In 2004, the designer returned to the runway for the first time in six years, showing what WWD described at the time as “his big, bold experiment of pairing his new stratospherically priced custom collection for Bergdorf Goodman with his inexpensive clothes made for Target.”

While the intention was never to really sell $20,000 ballgowns and $9.99 tank tops to the same consumer, it was a show that garnered plenty of attention and helped give Target that extra zing. 

And some zing is what Fiddelke is looking for. 

Target, which recently opened its 2,000th store, logged a 1.7 percent sales decline last year with the top line totaling $104.8 billion. Style and design are a big part of the CEO’s plan to win back shoppers. 

In March, Fiddelke held an investor day in the company’s hometown of Minneapolis and said, “It’s a new chapter at Target.
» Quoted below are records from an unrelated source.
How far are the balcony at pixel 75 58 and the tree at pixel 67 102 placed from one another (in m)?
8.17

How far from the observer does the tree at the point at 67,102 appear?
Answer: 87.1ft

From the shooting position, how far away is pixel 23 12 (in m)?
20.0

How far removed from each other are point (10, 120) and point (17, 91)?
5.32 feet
Our plans build on what’s always been true about Target when we’re on our best. We’re moving forward with urgency and a firm focus on Target’s unique place in American retail. That means delivering the style, design, experience and value consumers crave and delivering the consistent performance we all expect.”
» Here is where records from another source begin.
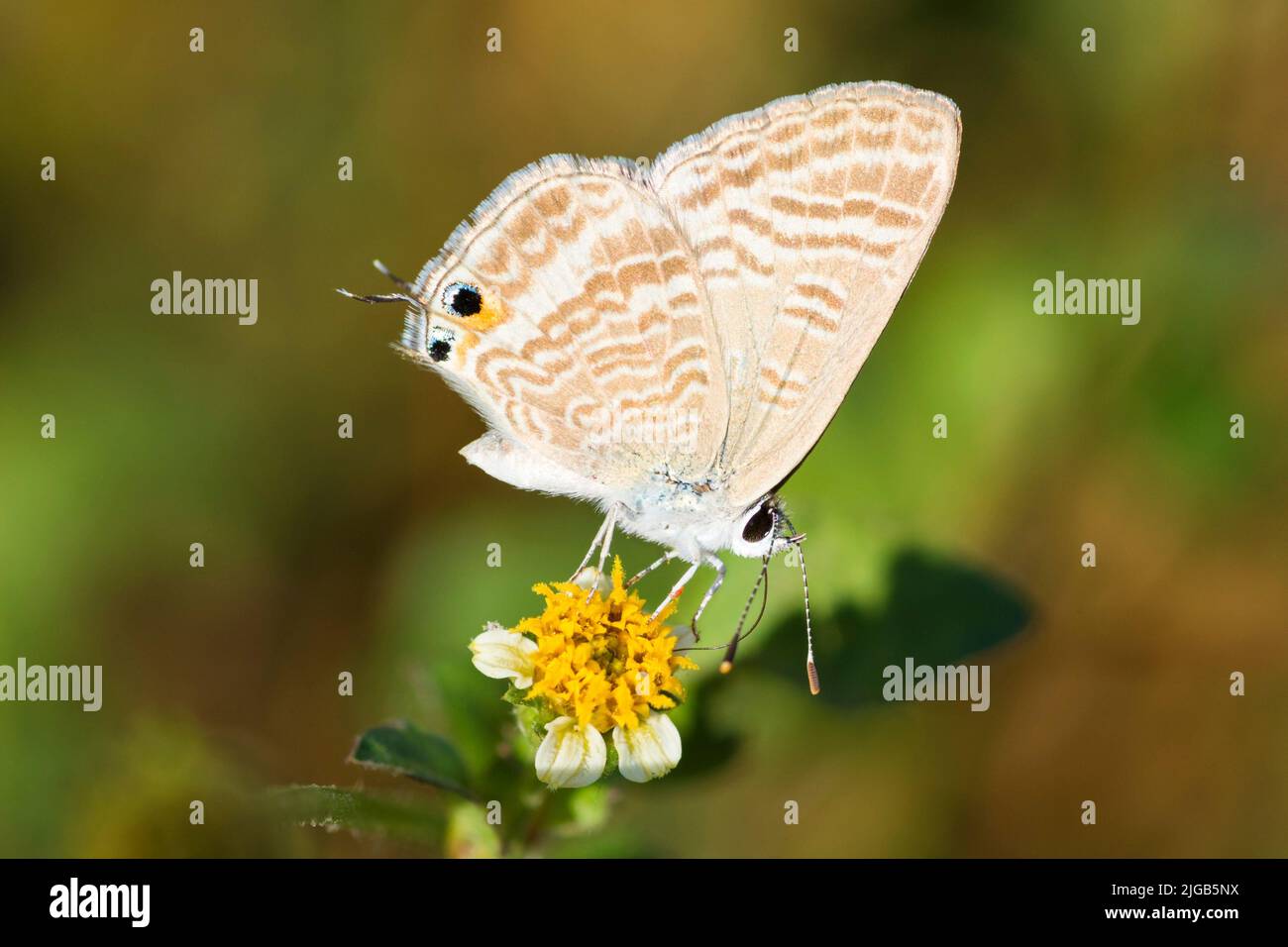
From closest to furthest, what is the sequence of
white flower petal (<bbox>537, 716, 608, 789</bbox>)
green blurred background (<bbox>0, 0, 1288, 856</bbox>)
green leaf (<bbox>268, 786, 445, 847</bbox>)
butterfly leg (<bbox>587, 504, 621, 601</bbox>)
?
green leaf (<bbox>268, 786, 445, 847</bbox>)
white flower petal (<bbox>537, 716, 608, 789</bbox>)
butterfly leg (<bbox>587, 504, 621, 601</bbox>)
green blurred background (<bbox>0, 0, 1288, 856</bbox>)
Fiddelke said investors would see “more change to what we sell and how we sell it than you’ve seen in a decade.”

“We want to spark an emotional connection,” he said. “So shopping is a joy. That spans everything we do from the products we sell to the experiences we create, from the design of our carts to the way we greet our guests from making our marketing campaigns to our community partnerships. When we democratize great design, when we’re pacesetters of what’s cool. That’s what merchandising authority is. And it’s what we aspire to deliver.”

Mizrahi left Target to try to revive Liz Claiborne in 2009 — a tough gig given the state of the brand and the Great Recession. But the designer has always proven to be especially flexible, working in turns as a cabaret performer, an actor, a writer, singer, artist, TV talk show host and more.

In 2022, brand management firm WHP bought control of the brand in a deal that valued it at $68 million.